Роберт Михельс расшаркивался, низко кланялся мужчинам, очень низко — дамам, не переставая улыбаться и не раз шутливо перебивая Сампэйра, который его представлял гостям.

Некоторая накрахмаленность у него смягчалась различными проявлениями живости; и ни голос его, ни выражение глаз не соответствовали сложившемуся у Матильды Казалис представлению о сухих социалистах-теоретиках северных стран.

Очень белокурый, коротко остриженный, голубоглазый, он казался еще совсем молодым — гораздо более близким к тридцати, чем к сорока годам, и одет был с изяществом, имевшим в этой среде вид изысканности. Это, пожалуй, сделало бы его подозрительным, будь он французом. Во всяком случае, это стесняло бы присутствующих. Но он был иностранцем, как бы посланником тех, кто работал в его стране на пользу человечества.

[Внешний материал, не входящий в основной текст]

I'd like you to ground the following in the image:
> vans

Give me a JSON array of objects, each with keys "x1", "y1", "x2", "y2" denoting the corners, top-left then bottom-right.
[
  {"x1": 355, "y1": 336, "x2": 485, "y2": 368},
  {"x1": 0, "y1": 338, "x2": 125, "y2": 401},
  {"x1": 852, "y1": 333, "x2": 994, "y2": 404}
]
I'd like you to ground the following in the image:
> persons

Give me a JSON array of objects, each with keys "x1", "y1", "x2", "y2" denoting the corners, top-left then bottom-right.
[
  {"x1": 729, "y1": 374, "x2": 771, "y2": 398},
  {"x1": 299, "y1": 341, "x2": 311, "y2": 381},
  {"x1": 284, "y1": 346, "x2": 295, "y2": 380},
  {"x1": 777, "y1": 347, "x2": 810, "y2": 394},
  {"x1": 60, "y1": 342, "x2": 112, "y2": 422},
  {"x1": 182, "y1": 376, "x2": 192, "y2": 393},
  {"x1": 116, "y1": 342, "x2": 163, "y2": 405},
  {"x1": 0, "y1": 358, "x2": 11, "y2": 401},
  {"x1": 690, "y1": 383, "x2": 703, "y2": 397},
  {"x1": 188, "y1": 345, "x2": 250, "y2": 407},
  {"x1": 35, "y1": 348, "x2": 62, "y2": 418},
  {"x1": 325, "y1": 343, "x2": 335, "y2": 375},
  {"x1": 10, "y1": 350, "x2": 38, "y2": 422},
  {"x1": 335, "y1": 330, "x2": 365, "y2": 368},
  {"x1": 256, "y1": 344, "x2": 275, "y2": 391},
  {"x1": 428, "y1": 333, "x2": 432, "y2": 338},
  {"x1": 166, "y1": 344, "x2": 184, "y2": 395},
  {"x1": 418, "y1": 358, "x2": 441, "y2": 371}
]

Со стороны посланника естественно было некоторое щегольство.

Впрочем, темперамент Роберта Михельса, быстрота его реплик, совершенно южные жесты, которыми он их сопровождал, сами по себе могли бы устранить всякую принужденность в беседе.

— Господин Михельс рассказывал мне про германские дела, — сказал Сампэйр, — очень интересные вещи.

Михельс заметил, что относительно самой последней фазы германских дел есть люди, если даже не лучше его осведомленные, то могущие с большим весом о них говорить; что на родине он, правда, побывал недавно, но за последние годы много времени проводил во Франции, Швейцарии, Италии; что не переставая быть в курсе даже самых мелких событий в Германии и не теряя контакта со своими соотечественниками, он не уверен по временам, рассматривает ли вещи с той же точки зрения, как они, чувствует ли их, как они.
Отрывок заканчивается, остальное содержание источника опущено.